System health status and heartbeat query threshold response time

Per this article:

http://developer.teradata.com/blog/stever/2011/08/understanding-the-system-health-equation

"A Teradata Database system is considered DOWN in the health equation if any of the following conditions occurs:

  • A canary query is enabled in the health equation and returns an error (such as a SQL parse exception or login failure).
  • The System Heartbeat canary query is enabled in the health equation and fails to complete in under 60 seconds.
  • Any other canary query is enabled in the health equation and fails to complete in under 30 minutes."

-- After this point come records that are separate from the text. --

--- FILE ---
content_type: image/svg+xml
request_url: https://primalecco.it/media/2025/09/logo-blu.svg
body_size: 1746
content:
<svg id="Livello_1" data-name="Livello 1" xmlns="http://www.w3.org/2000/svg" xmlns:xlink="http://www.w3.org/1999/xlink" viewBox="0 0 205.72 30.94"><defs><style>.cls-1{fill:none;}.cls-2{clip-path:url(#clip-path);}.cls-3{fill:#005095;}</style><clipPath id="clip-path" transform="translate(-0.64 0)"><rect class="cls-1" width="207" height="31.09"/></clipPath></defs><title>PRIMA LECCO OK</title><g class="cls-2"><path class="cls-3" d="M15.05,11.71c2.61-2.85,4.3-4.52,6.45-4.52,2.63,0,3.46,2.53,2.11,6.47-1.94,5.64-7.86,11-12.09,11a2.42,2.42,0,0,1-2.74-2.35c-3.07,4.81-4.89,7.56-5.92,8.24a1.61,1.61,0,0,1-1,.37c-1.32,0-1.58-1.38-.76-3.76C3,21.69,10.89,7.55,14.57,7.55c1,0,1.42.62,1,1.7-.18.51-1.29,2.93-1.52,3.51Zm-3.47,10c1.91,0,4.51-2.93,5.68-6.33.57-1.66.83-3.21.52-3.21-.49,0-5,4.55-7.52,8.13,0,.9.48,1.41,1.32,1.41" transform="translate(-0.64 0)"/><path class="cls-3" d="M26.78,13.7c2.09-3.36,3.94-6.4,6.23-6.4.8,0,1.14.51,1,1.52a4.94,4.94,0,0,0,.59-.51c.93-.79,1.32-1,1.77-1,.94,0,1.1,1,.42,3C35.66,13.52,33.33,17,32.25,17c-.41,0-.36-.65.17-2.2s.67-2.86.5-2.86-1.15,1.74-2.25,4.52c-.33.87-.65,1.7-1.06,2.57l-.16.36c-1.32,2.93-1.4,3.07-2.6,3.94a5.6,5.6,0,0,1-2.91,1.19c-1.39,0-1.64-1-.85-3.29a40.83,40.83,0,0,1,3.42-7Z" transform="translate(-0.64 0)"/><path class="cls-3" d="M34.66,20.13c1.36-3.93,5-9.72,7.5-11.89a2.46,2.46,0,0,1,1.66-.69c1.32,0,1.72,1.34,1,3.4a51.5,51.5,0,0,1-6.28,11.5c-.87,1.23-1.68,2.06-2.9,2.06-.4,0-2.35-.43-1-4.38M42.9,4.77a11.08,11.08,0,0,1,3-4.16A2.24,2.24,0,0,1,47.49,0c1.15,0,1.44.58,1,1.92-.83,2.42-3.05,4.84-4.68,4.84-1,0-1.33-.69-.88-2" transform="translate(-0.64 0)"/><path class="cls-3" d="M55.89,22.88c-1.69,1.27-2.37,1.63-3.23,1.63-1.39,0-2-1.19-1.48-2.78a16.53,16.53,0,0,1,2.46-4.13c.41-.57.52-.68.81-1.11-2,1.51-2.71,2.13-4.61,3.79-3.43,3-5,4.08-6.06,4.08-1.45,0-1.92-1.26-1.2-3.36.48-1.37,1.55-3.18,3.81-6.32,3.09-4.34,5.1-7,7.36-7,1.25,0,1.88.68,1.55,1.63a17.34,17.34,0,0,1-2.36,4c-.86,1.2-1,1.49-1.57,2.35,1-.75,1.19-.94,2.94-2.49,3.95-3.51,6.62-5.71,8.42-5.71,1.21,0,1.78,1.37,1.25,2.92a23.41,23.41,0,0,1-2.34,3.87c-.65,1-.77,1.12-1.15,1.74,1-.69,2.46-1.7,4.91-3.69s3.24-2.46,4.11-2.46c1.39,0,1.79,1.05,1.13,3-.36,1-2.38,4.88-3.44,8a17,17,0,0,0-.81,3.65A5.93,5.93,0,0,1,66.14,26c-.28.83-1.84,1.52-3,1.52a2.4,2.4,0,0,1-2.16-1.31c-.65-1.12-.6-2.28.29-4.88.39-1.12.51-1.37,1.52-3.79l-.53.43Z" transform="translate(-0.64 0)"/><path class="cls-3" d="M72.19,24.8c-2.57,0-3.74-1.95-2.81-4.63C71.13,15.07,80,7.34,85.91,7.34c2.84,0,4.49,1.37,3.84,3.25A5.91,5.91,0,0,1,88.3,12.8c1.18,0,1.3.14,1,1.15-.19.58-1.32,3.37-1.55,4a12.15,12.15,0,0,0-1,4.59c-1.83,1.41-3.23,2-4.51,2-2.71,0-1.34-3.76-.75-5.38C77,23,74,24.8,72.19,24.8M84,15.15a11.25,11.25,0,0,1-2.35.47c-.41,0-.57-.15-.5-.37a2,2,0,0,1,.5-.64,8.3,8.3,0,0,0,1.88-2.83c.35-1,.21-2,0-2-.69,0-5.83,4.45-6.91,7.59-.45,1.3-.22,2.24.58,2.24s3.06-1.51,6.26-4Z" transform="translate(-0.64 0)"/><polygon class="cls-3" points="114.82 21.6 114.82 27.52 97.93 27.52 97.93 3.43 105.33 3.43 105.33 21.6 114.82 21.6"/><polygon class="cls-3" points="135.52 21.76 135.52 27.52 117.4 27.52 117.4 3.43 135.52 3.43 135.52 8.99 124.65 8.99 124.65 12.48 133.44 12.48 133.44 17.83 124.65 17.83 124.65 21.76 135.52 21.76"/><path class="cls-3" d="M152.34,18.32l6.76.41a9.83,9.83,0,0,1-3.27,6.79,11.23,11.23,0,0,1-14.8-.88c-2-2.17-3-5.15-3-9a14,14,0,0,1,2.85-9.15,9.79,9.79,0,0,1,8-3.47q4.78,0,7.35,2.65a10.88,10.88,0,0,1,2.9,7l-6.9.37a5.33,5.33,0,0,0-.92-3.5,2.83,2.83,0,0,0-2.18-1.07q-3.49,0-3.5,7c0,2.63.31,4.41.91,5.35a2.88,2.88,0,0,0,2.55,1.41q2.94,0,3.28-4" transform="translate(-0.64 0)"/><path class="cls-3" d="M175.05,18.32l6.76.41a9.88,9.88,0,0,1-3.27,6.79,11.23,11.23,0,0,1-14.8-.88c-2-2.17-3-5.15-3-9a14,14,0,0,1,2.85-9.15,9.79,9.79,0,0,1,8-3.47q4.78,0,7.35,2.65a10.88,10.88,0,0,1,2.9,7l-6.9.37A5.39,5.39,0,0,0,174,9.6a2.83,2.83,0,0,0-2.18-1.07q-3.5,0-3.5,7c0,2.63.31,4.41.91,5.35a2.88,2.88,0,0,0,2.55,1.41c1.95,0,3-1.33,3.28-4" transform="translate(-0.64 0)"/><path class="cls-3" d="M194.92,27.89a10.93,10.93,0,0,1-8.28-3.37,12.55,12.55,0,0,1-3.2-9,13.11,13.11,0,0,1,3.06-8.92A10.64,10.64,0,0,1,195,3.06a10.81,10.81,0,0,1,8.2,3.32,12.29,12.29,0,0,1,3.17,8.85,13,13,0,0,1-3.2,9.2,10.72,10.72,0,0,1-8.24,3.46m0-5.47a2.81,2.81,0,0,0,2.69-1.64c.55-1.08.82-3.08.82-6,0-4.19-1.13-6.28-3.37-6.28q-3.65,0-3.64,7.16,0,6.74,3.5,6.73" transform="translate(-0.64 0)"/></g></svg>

Is there any way to change the maximum allowed response time on the System Heartbeat canary query (sel * from dbcinfo)?  We've seen a few instances where we received "health down" alert for the heartbeat query when the system isn't actually down.  Sometimes other system conditions (which we'd like to alert on separately) do cause a heartbeat response of greater than 60 seconds, triggering the "health down" alert.  We want to increase this value to something that would raise the likelihood that the system is actually down when we receive the alert.  For sake of example let's say 120 seconds.  So: Can we do this? And if so, where?

 

Viewpoint 14.10

 

Thanks,

Dan

3 REPLIES
Teradata Employee

Re: System health status and heartbeat query threshold response time

Dan,

The canary query response time threshold cannot be modified today.  However, the query can certainly be modified.  Certainly there's some query that can complete in under 60 seconds on your system, right?  It might be beneficial to switch to a single AMP query and ensure it isn't delayed by TASM.

Thanks, Steve

Teradata Employee

Re: System health status and heartbeat query threshold response time

It's in Monitored Systems (or Teradata Systems if you are running Viewpoint 14.10 or earlier).

Enthusiast

Re: System health status and heartbeat query threshold response time

That was easy enough, thanks Steve.  Basically 'sel * from dbc.dbase where databasenamei = 'dbc'' - with row-level access lock.  Will always go to same amp but is at least single amp.